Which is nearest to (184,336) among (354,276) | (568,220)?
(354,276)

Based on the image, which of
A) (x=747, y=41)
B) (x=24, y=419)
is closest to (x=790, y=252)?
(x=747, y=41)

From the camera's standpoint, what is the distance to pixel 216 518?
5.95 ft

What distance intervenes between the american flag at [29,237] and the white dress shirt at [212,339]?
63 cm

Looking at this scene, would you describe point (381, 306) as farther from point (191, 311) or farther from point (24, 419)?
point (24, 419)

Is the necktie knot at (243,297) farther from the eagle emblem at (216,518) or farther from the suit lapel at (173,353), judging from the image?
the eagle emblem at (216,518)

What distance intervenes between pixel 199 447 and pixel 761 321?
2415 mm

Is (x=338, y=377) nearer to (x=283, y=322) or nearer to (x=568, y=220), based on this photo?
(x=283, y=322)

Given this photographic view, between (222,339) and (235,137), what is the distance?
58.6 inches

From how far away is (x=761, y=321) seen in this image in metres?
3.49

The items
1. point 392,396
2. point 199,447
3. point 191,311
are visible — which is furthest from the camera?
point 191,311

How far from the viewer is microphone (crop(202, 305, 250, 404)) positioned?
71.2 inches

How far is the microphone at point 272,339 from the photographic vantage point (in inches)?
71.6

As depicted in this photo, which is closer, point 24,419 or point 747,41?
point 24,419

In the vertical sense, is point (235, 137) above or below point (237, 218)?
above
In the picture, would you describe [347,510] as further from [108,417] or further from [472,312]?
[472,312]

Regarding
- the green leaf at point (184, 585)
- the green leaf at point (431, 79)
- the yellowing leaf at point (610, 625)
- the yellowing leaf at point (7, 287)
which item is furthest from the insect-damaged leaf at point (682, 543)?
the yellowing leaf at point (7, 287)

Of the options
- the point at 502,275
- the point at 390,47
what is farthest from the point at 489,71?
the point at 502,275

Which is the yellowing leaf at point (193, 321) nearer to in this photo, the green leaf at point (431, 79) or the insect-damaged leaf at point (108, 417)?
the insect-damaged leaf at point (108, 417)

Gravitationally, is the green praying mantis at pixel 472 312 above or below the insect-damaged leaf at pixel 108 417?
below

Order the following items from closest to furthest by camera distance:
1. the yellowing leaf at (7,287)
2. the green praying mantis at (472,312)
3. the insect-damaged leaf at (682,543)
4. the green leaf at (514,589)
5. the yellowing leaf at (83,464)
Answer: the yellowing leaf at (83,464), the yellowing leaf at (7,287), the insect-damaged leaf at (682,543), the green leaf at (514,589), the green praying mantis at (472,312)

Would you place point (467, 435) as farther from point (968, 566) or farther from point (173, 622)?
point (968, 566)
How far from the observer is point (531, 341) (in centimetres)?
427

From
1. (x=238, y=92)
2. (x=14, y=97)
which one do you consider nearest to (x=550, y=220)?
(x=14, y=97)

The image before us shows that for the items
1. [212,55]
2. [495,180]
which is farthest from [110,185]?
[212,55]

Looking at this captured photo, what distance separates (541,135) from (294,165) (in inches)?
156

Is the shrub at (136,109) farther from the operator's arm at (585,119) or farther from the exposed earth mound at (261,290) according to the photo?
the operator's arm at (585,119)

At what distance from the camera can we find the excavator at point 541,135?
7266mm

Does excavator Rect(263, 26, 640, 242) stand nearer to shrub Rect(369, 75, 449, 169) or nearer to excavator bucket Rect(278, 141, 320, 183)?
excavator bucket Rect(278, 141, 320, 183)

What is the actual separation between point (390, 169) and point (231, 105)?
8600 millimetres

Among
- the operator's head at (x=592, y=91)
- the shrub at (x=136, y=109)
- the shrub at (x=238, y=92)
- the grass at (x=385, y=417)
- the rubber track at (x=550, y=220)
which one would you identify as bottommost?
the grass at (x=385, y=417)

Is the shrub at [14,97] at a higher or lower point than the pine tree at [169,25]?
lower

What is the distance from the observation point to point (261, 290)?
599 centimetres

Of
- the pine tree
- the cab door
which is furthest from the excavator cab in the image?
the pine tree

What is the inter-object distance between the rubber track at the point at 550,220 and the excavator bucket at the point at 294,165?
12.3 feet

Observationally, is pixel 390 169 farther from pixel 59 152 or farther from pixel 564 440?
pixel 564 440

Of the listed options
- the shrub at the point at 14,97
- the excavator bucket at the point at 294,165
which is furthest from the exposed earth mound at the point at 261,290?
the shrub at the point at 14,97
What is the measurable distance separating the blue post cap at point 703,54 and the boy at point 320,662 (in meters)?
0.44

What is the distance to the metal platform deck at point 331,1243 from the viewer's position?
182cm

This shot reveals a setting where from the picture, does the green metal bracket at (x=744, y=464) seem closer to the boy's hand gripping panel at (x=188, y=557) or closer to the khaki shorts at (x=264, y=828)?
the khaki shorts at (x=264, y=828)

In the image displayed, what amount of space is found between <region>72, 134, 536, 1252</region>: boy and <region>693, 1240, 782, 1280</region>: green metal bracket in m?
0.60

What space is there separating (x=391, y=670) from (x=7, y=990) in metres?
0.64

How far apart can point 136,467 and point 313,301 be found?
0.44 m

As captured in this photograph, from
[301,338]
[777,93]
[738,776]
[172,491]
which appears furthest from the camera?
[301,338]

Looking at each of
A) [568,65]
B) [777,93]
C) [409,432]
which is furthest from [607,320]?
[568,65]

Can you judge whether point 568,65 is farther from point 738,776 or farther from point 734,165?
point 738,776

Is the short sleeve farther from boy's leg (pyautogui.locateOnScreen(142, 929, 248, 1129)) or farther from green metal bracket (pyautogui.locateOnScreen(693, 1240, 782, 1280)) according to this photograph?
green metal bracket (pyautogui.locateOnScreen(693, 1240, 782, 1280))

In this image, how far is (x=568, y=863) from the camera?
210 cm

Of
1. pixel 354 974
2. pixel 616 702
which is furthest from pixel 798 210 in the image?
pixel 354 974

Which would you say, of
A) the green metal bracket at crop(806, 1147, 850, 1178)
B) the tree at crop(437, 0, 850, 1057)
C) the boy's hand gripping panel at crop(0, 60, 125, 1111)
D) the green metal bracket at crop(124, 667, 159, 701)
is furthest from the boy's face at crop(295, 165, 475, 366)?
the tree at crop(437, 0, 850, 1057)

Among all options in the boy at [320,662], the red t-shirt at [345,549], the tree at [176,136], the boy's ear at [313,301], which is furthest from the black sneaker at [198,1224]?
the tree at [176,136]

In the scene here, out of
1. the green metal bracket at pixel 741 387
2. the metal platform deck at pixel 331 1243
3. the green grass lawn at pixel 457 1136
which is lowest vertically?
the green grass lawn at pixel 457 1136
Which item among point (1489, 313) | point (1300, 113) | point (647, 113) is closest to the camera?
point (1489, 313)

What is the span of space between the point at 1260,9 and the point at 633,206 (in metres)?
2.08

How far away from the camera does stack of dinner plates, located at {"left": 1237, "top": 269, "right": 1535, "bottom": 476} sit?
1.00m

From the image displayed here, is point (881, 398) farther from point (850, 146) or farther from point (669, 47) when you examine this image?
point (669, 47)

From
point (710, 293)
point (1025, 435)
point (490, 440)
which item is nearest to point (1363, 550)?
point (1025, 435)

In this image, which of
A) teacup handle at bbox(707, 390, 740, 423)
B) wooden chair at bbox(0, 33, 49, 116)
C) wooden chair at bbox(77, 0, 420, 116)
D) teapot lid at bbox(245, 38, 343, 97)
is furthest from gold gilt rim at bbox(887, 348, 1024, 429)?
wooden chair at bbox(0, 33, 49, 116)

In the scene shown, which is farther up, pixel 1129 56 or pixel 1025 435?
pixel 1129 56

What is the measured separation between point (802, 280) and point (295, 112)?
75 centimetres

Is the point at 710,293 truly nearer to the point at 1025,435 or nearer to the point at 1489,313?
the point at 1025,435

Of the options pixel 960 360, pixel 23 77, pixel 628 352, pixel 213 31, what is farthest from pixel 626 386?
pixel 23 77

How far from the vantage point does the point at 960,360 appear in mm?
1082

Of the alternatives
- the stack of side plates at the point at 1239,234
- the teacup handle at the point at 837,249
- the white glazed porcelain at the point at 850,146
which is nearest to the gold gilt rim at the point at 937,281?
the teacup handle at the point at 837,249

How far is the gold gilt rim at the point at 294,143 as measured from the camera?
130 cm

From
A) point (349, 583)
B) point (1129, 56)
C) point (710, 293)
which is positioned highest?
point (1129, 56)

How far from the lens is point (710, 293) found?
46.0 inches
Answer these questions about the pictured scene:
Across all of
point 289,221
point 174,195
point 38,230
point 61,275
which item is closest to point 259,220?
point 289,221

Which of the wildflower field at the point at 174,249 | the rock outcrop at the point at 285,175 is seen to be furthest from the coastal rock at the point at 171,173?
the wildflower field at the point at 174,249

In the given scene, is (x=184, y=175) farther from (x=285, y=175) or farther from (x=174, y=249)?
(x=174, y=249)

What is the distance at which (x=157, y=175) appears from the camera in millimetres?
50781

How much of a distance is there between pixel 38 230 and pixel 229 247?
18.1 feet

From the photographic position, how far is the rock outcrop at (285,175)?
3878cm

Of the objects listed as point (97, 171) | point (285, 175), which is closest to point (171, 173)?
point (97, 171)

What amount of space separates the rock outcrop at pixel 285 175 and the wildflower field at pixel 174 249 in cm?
━━━━
**Set exercise:**
How many lines in the listing above contain the string "exposed"? Case matters. Reply with the number only.

**Expected output:**
2